— BEGIN Text provided —
Can a Set Be a Member of Itself?

  • Thread starter Thread starter traldi
  • Start date Start date
  • Tags Tags
    Member Set
traldi
Messages
2
Reaction score
0
Sorry if I write something stupid, but I am just a student. I really want to understand why the rejection of Cantor´s Set Theory.

Considering the Cantor´s set concept, can a set be member of itself?

Although I suppose that the answer is yes, my intuition answer no, it can´t!

"A set is a collection into whole of definite, distinct objects of our intuition or our thought. The objects are called the elements of the set."

The elements of a Set have to be definite to Set exists.
When I imagine a Set as a element of itself, it have to be definite to my intuition. This Set is not definite to my intuition, cause I need first imagine his definite elements. It never ends! Thats why a set can't be member of itself.

Would someone explain where my affirmation is wrong? thanks.
 
Physics news on Phys.org
Consider, is this a question of intuition or how set theory is usually defined? And the further question why set theory is so defined, is something you and I have not gone into.

Consider the Axiom of the Empty Set and the Axiom of the Power Set.

Also, take the matter of whether a number N is considered a divisor of itself.
 
Your question reminds me of paradox[/url]
 
Last edited by a moderator:
Zermelo-Frankel set theory does not allow such sets due to the Axiom of Foundation/Regularity. There are non well-founded set theories, which typically replace the Axiom of Foundation with some statement that implies the negation of foundation. The Anti-Foundation Axiom comes to mind.

Perhaps the simplest example of a non well-founded set is
\Phi=\{\Phi\}=\{\{\{\cdots\}\}\}.
 
In naive set theory, yes a set can contain itself and then you get Russell's paradox. In more advanced set theory, a "set", by definition, cannot contains sets and so cannot contain itself.
 
Thanks a lot about all the replies. The last reply answer my first question (in my context).

So, a set can be member of itself in the naive set theory. This is the common sense.

I have an argument to say that it false:

Cantor -"A set is a collection into whole of definite, distinct objects of our intuition or our thought."

My argument - To a set be definite to my intuition, it have to be definite members to my intuition. One of set´s element is not definite yet, because it is myself. So I can´t close a Set. So a set can´t be member of itself.


Would someone write me why the argument is false or write me an argument that proof that a set can be member of itself in the naive set theory.

I am not intend to change nothing, just argument to help me understand.
— END Text provided —
— BEGIN Recorded information —
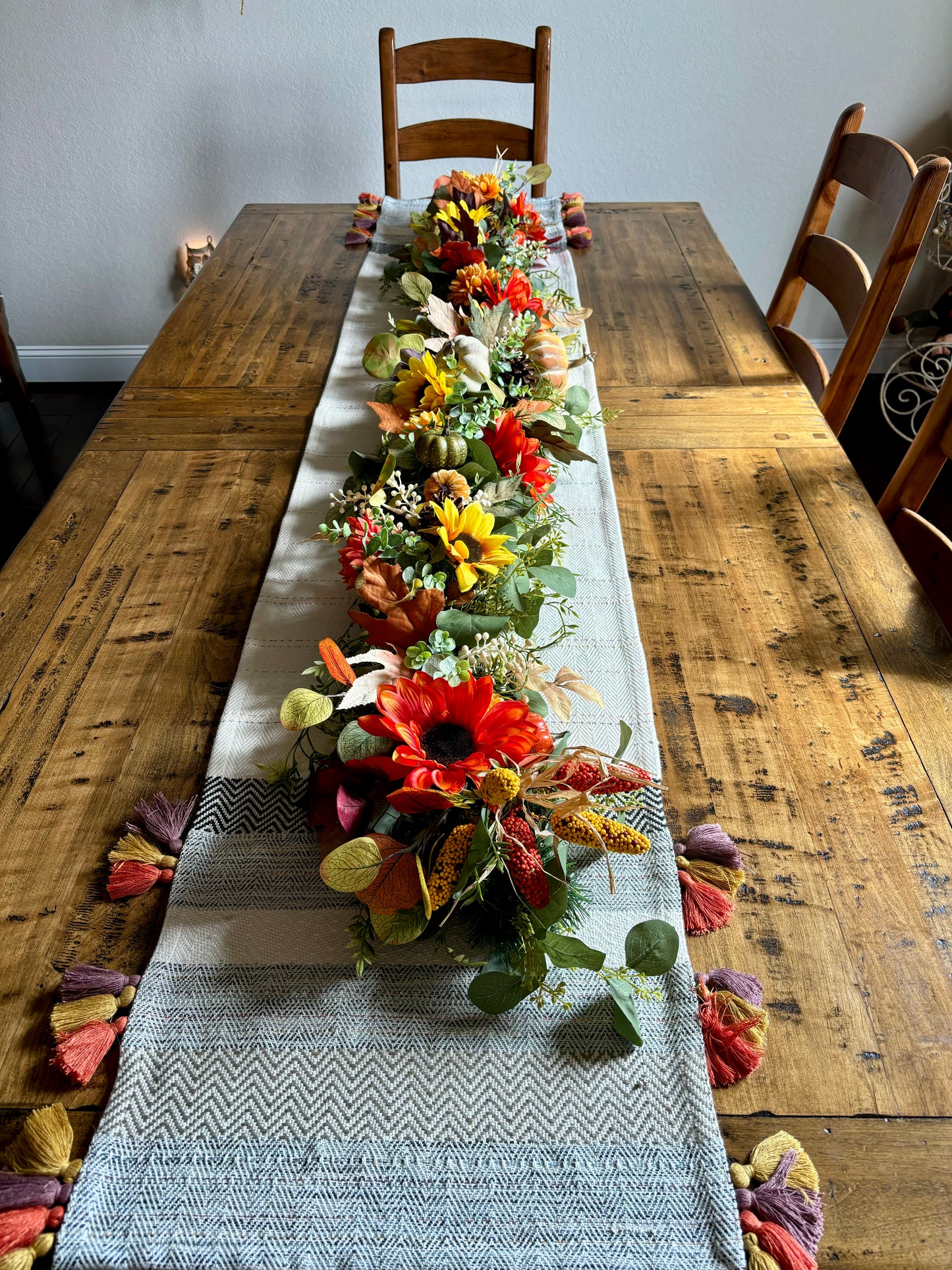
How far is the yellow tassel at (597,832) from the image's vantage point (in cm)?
63

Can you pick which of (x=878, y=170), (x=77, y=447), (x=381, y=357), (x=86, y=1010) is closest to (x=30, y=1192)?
(x=86, y=1010)

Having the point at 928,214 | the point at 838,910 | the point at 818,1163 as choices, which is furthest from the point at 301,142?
the point at 818,1163

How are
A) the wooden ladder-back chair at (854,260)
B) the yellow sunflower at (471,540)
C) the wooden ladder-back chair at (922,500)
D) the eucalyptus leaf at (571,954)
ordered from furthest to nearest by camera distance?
1. the wooden ladder-back chair at (854,260)
2. the wooden ladder-back chair at (922,500)
3. the yellow sunflower at (471,540)
4. the eucalyptus leaf at (571,954)

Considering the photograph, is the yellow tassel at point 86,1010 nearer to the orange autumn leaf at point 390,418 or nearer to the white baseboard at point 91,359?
the orange autumn leaf at point 390,418

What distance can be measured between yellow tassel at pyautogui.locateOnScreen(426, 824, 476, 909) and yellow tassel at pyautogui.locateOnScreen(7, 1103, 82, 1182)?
265 millimetres

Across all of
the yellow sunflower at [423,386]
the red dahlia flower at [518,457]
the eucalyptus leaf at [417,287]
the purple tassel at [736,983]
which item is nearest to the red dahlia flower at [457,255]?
the eucalyptus leaf at [417,287]

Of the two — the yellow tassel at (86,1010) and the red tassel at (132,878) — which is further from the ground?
the yellow tassel at (86,1010)

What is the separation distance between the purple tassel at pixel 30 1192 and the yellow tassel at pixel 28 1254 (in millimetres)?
18

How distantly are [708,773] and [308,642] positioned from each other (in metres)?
0.41

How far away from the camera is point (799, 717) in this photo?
851 mm

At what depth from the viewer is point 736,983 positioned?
649mm

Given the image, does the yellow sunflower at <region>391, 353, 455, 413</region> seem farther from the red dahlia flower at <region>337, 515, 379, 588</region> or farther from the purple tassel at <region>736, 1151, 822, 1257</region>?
the purple tassel at <region>736, 1151, 822, 1257</region>

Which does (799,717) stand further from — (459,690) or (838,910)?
(459,690)

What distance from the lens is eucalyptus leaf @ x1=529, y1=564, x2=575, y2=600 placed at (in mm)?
881
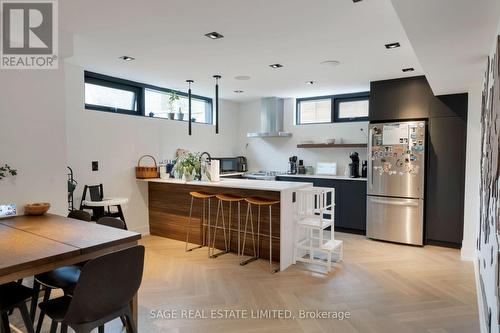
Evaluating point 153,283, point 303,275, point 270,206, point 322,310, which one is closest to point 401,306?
point 322,310

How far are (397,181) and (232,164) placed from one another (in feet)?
10.8

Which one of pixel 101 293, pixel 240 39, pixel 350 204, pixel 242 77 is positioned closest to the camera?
pixel 101 293

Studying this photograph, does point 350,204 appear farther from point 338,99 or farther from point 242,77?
point 242,77

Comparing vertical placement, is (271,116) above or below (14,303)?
above

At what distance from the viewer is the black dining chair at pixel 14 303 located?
1855mm

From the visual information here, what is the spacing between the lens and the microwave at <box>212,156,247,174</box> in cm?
648

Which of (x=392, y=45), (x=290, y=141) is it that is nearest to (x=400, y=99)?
(x=392, y=45)

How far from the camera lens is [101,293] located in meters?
1.65

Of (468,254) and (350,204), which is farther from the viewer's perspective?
(350,204)

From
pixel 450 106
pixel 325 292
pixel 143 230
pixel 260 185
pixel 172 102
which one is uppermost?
pixel 172 102

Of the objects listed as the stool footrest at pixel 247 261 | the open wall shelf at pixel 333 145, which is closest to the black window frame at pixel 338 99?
the open wall shelf at pixel 333 145

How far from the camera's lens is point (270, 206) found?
3.79 metres

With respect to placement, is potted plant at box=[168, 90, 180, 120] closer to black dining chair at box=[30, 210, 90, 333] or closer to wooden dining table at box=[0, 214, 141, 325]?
wooden dining table at box=[0, 214, 141, 325]

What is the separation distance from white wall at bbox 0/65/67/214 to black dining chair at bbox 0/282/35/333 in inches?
44.4
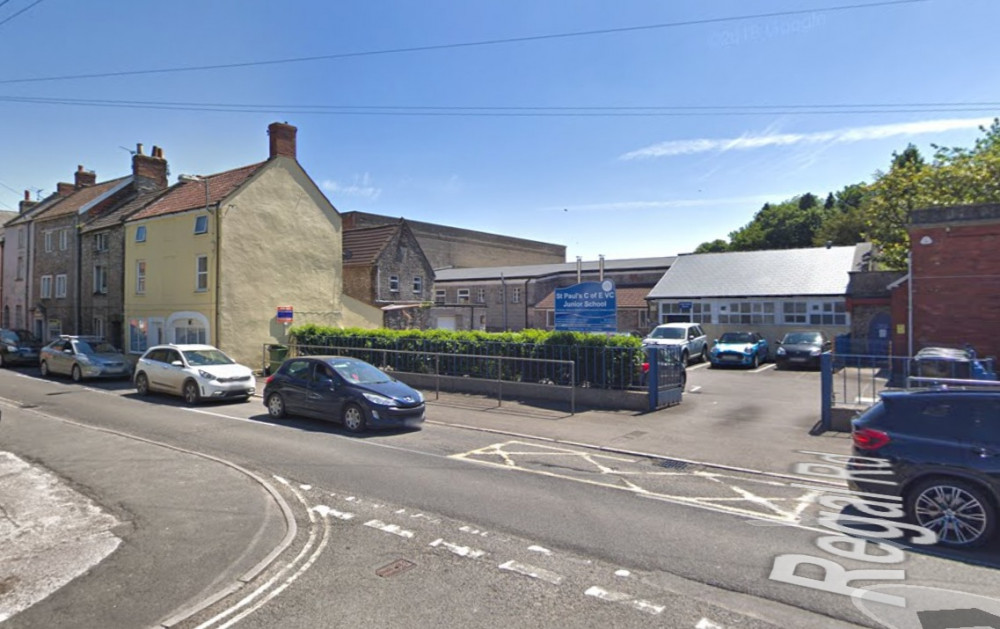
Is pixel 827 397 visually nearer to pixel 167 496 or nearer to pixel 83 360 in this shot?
pixel 167 496

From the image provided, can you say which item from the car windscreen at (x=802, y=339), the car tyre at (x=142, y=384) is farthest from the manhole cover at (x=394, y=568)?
the car windscreen at (x=802, y=339)

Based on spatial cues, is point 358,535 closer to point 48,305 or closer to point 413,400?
point 413,400

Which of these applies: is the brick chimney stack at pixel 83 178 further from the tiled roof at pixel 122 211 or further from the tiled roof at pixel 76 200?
the tiled roof at pixel 122 211

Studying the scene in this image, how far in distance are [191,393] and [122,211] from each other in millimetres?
19007

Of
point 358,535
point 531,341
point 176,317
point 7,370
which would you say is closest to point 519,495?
point 358,535

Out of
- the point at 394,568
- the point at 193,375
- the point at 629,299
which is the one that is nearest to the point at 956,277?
the point at 394,568

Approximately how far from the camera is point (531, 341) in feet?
54.4

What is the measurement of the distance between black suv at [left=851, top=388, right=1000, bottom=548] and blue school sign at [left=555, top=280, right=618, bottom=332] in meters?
9.57

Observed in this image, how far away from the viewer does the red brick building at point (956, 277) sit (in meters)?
19.7

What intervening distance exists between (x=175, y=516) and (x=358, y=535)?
87.3 inches

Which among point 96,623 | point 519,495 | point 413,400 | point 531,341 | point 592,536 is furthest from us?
point 531,341

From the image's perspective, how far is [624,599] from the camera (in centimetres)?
459

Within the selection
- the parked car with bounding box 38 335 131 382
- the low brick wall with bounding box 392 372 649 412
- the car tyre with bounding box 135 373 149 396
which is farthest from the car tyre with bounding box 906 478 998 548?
the parked car with bounding box 38 335 131 382

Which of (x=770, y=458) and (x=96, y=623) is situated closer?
(x=96, y=623)
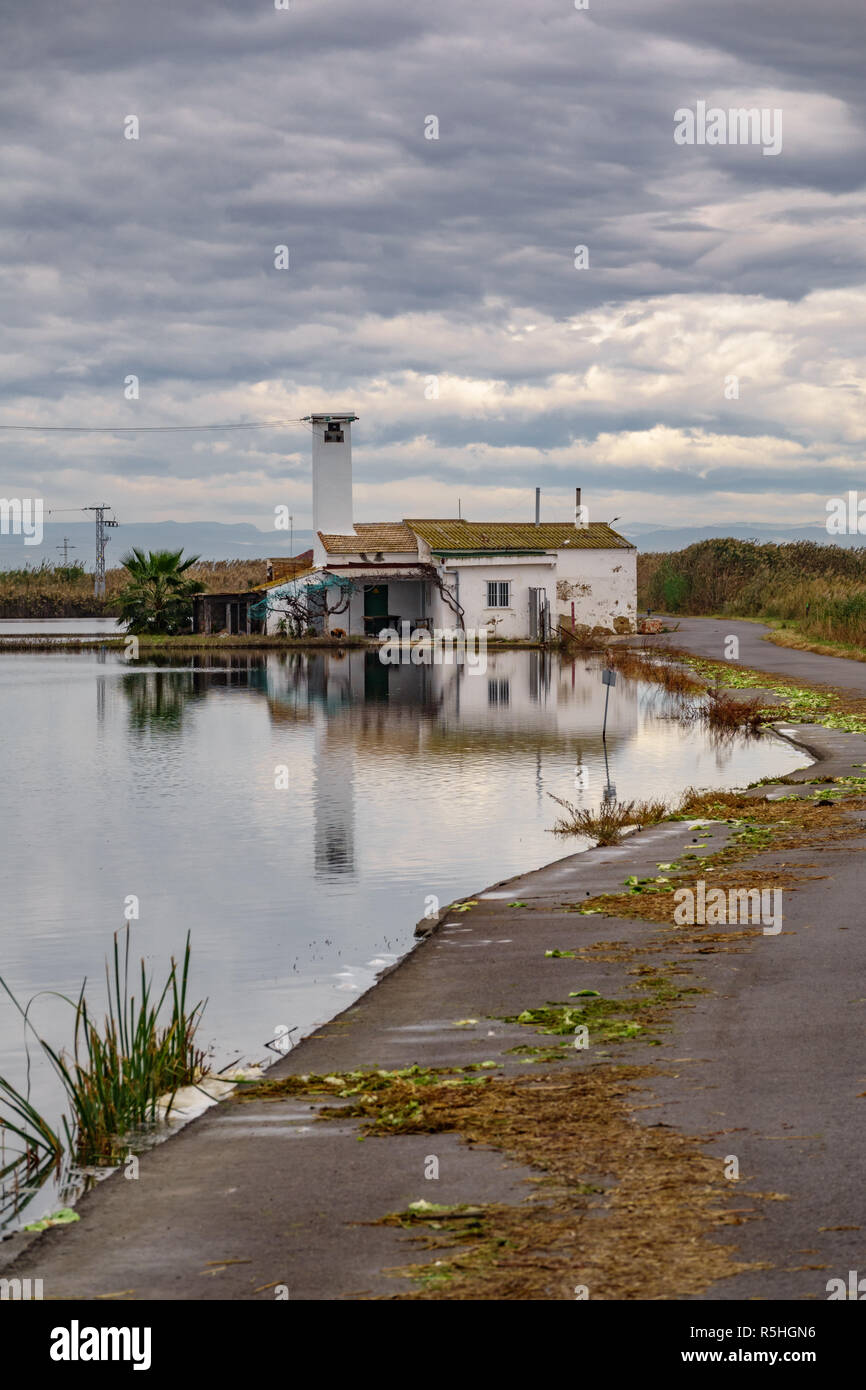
— END Recorded information —
▶ **To do**: Carry on the forum thread about whether a set can be a member of itself, picking up after its last post. The records were drawn from a separate source.

▶ **Written answer**:
traldi said:
So, a set can be member of itself in the naive set theory. This is the common sense.

I have an argument to say that it false:

In set theory, the concept of "set" is undefined. Cantor gave a description, not a definition. In naive set theory that's all you have to go on.

In axiomatic set theory, sets are defined by their properties (and apply to anything with those properties).
 
ZF -FA +some form of anti-foundation axiom is consistent if ZF is. So there is no sense in which non-well-founded sets don't "exist". Read Peter Aczel's "Non-Well-Founded Sets" for more info.

I spent a semester studying non-well-founded sets. There is really nothing interesting about them. The big question is when do you consider two sets to be "equal" when non-well-founded sets are introduced? The answer is that there are infinitely many ways to do that, and they're all consistent if ZF is.
 
HallsofIvy said:
In naive set theory, yes a set can contain itself and then you get Russell's paradox. In more advanced set theory, a "set", by definition, cannot contains sets and so cannot contain itself.

The problem with naive set theory that leads to Russel's paradox is not the non-well foundedness though, it's the naive usage of comprehension. In no form of any non-well founded set theory is it possible to form the "set" that is used in Russel's paradox, so there is no problem.
 
  • #10
in some set theories, the basic object is called a "class", and a "set" is defined as a class which is "small" enough to be an element of another class.

this is briefly discussed in wikipedia. there may also be an appendix in kelley's general topology on this, but it has been over 40 years since i looked at it.
 
  • #11
HallsofIvy said:
In more advanced set theory, a "set", by definition, cannot contains sets and so cannot contain itself.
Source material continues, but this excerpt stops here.